Mr. Duncan's vision of the world is fundamentally flawed, as are his attempts to manipulate education away from serving the public good. I suppose he'd think the same about me if he had any idea I exist. Individual lives are an inconvenience to abstract views, and Arne Duncan does not tolerate inconveniences.

Still, if Arne happens to be in North Cape May tomorrow, he's welcome to stop by for the freshest batch of clams he'll ever taste, local ones scratched up and eaten before the next high tide rises. Nothing abstract, just good food and decent home brew.

I promise I won't talk shop, Arne--I'll let the clams do all the talking. Then you can go back to your more important business telling children what matters more than the grace of God right here under our noses. And I'll go back to teaching children about quahogs, democracy, and yes, the real American way.

Yep, I played the America and the God card--the America of local neighborhoods and the God of grace.
Last photo is of Dave Keeney's boots, a slide guitarist extraordinaire--but I have no idea who took the photo.

Dagnabit! Looking like an inch of rain in the newest forecast--which means runoff, which means closed beds. I use 1/2" as my guideline. *sigh*


David said...

It's probably worth noting that the symbols we use to denote numbers are just as much an abstraction as the slide rule, or even possibly the calculator. Many students do not really understand what 122 (or any other numeral) means. I agree that the abacus is much more concrete than the calculator, but I'd happily argue that the slide rule (having attempted to learn how to use one myself) is very nearly as abstract as a calculator.

Other than this small quibble, the rest of your post is spot on.

doyle said...

Dear David,

I wrestle with the number analogy--something concrete is missing with the kids I've had the last couple of years--but you're right, the slide rule itself is pretty abstract.

The difference may be that using a slide rule requires some feel for what numbers represent, and the scales that are visible do have some, um, heft. Wrong word again, I know.

(I have been accused of having a surreal feel for numbers, and I may have an odd synthesia going on.)

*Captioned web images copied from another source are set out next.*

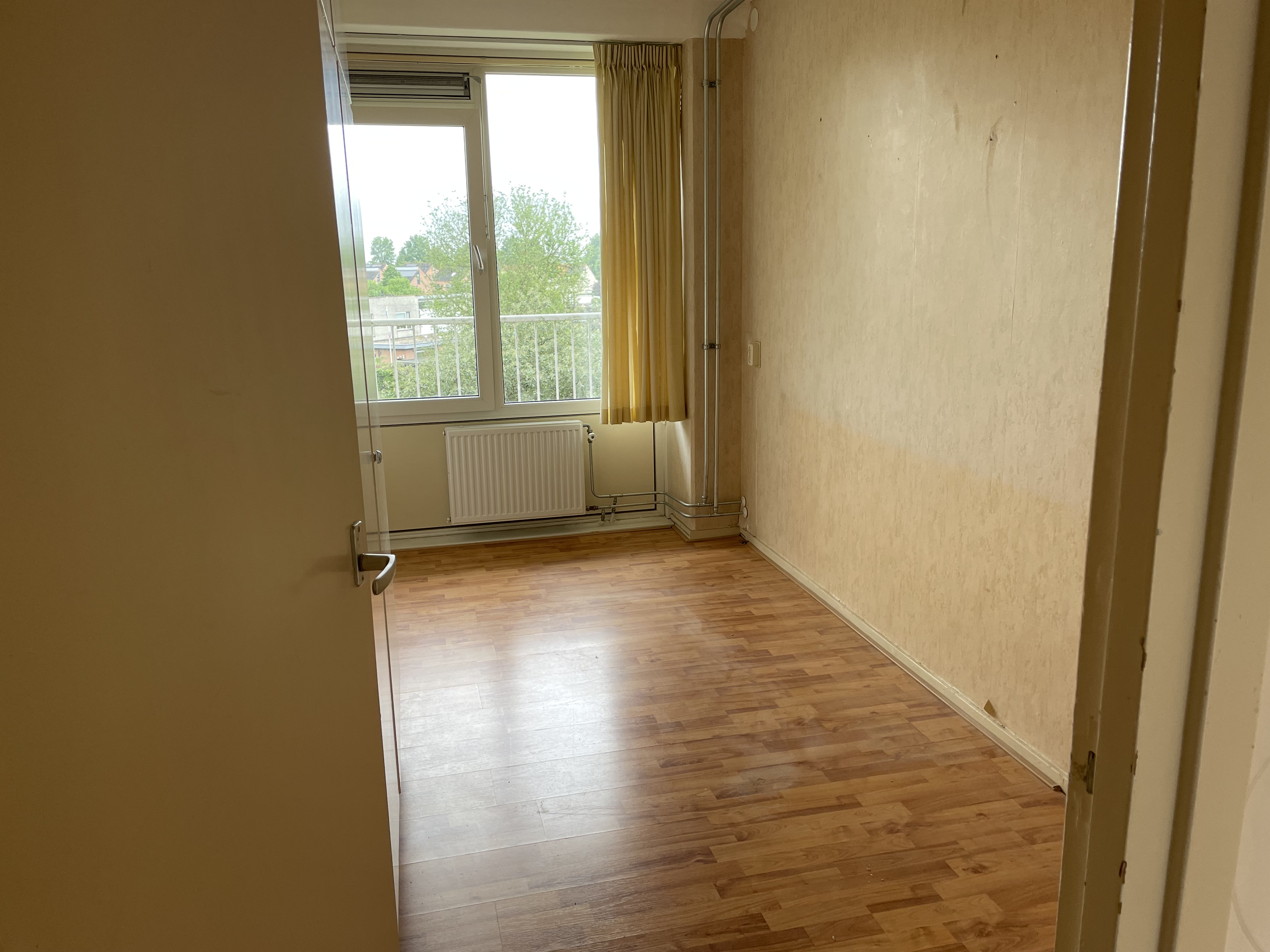 Jacob Catsstraat 173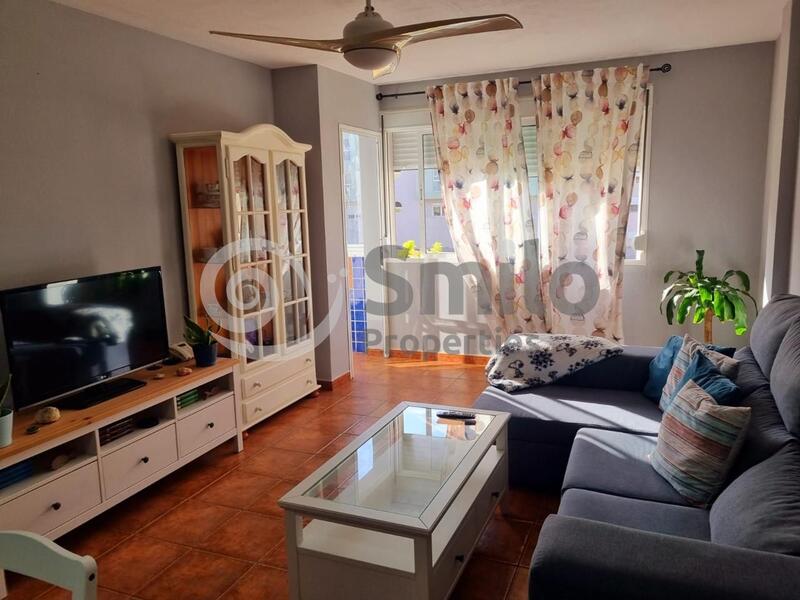 3 chambre Appartement à vendre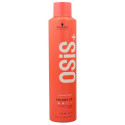 Apjomu Piešķirošs Aerosols Schwarzkopf Osis+ Volume Up 300 ml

I suspect that slide rules would not work with a child who has no concept of 122, but I may give it a try anyway. I am tempted to run a class in base 7 some day without telling anyone what I'm doing, just to see if anyone even notices.

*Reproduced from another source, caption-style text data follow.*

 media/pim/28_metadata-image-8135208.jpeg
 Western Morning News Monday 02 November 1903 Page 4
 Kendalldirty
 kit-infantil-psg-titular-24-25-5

If nothing else, a slide rule shows that there is some concrete relationship between input, functions and the result, if that makes any sense. The functions ("operations"?)have become as magical as the numbers themselves, perhaps even more so.

Just started our break on Friday afternoon--tomorrow I hope to rake a few dozen clams, a number I can grasp.

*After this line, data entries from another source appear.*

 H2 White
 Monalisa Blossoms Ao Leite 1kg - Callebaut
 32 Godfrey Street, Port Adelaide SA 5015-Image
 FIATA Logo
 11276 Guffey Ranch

I need to figure out why numbers themselves have become so abstract to our students--something has gone horribly wrong.

David said...

It's not so much that numbers are abstract to students, but our representations of those numbers (the numerals that make up 122) are abstract.

Base 10 is a much more complicated concept than we give credit to in our teaching of it.

How many people are fooled by the numbers thrown out on the news (example: 12 millions dollars over-budget, on a budget of 1.3 trillion)?

The scale on a slide rule is a logarithmic one, and so it breaks the intuitive linear sense of numbers that we are born with. Hence, I don't think it's necessarily the case that the scale helps us understand the operations any better. A slide rule is a calculator, it just uses slides instead of buttons, and the operations are just as mystifying to most people.

Similarly the operations on a calculator (or the standard algorithms we teach kids to use on pencil and paper) are just as mystifying. Regardless of which algorithm one uses, one should have an understanding first of what the expected outcome of the algorithm should be, which unfortunately, we spend almost no time teaching in our mathematics curriculums.

It has become more important to do operations quickly and accurately to demonstrate "computational fluency" and error checking, a MUCH more important skill, has fallen by the wayside. Being able to estimate or predict the outcome of an algorithm is not only a far more useful life-skill than accurately calculating it (when one wants accuracy, one should use the correct tool) and further, it requires actual understanding of the process.